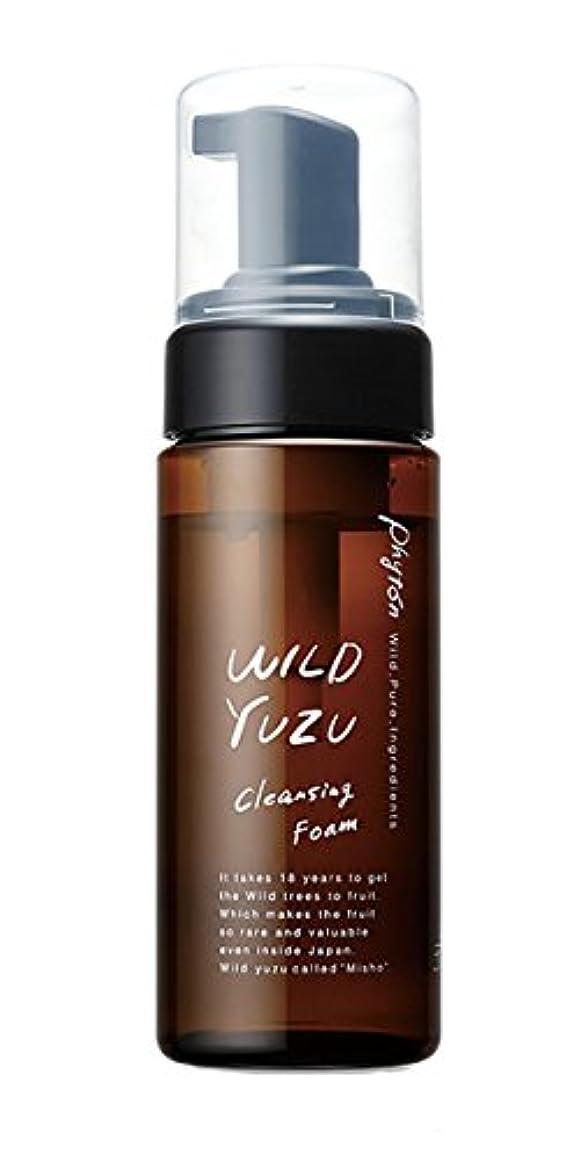 補償バケット評議会WILD YUZU(ワイルドゆず) ゆずクレンジングフォーム フェイシャルクレンジング 150ml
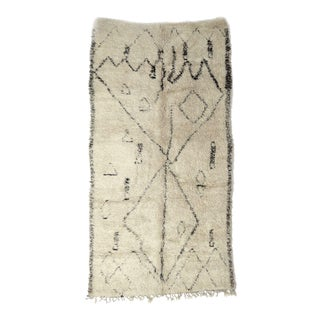 Vintage Beni Ourain Moroccan Rug - 6′9″ × 11′10″ For Sale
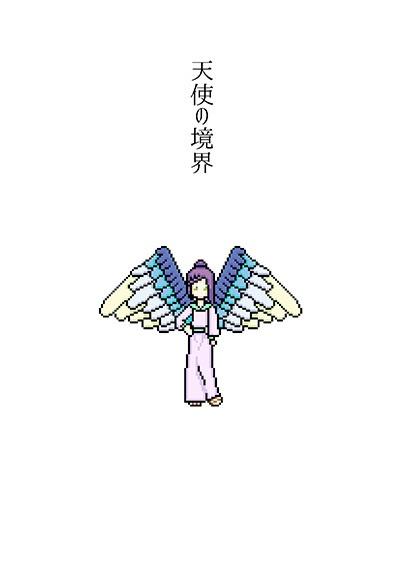 天使の境界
----
[Exercise description]: The lines from the one containing "Vintage Beni Ourain" through the end of the data above are to be copied exactly, both ends included, and pictures are to be omitted.

[Exercise solution]:
 Vintage Beni Ourain Moroccan Rug - 6′9″ × 11′10″ For Sale
 天使の境界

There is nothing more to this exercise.